Week 12

Big-O Notation

Used for analysis of algorithms. Gives an approximation of the number of steps.

Definition of Big-O:

f(x) is O(g(x)) as x goes to infinity if and only if there exists positive constants m and x0 such that
f(x) < mg(x) for all x >= x0

Example 1:

  • f(x) takes 5 steps
  • g(x) = 1
  • f(x) <= mg(x) for all m >= 5

Therefore, f(x) is O(1).

Example 2:

  • An algorithm takes 3n + 6 steps
  • We think that it is O(n)
  • f(x) <= mg(x) for all m >= 4 and x0 >= 6

Example 3:

  • Algorithm: 2n2 + 3n + 6
  • We think that this is n2
  • f(x) <= mg(x) for all m* >= 3 and x0 >= 5

Main classes of orders:

  • constant: O(1)
  • Logarithmic: O(log n)
  • Linear: O(n)
  • Superlinear: O(n log n)
  • Polynominal: O(nm)
  • Exponential: O(mn)

Lists

Definition: an ordered collection of items.

Python has an implementation of lists.

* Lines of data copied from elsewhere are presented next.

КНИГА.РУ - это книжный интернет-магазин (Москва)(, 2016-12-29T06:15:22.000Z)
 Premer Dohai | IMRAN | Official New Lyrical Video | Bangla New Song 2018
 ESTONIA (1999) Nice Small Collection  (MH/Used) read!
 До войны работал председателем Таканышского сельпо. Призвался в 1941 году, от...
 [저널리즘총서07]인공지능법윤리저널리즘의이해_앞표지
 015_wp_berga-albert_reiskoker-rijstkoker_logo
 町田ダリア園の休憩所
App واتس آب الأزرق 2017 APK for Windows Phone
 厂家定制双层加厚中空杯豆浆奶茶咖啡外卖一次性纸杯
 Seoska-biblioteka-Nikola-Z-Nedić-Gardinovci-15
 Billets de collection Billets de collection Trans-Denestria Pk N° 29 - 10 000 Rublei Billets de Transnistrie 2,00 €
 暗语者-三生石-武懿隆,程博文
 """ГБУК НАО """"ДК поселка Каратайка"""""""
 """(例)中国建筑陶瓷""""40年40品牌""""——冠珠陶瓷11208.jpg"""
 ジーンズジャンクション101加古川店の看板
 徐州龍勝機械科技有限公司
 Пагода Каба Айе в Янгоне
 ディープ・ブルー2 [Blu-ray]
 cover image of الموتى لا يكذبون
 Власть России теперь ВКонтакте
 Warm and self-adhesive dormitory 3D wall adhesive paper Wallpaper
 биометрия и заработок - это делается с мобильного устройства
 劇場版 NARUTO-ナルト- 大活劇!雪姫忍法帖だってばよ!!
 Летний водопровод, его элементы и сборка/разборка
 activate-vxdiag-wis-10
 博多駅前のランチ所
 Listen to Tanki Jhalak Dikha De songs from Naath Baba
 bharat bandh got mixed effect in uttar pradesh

How do they work and how are they implemented?

First of all: What operations can we do with a list?

  • get the length (len(ls))
  • index into (ls[3])
  • add to end (ls.append("pony"))
  • add to middle (ls.insert(3, "a"))
  • remove from end (ls.pop())

Implementation of Lists in Computer Memory

Lists are implemented in two main ways:

Stored in consecutive locations

1000  1001  1002  1003  1004  1005  1006  1007  1008  1009  1010
'a'   'b'   'c'

A list like this has three pieces of information:

  • Base address
  • Block size (size of each item)
  • Capacity (maximum number of items)
  • Length (number of items)

How long does it take us to do the operations?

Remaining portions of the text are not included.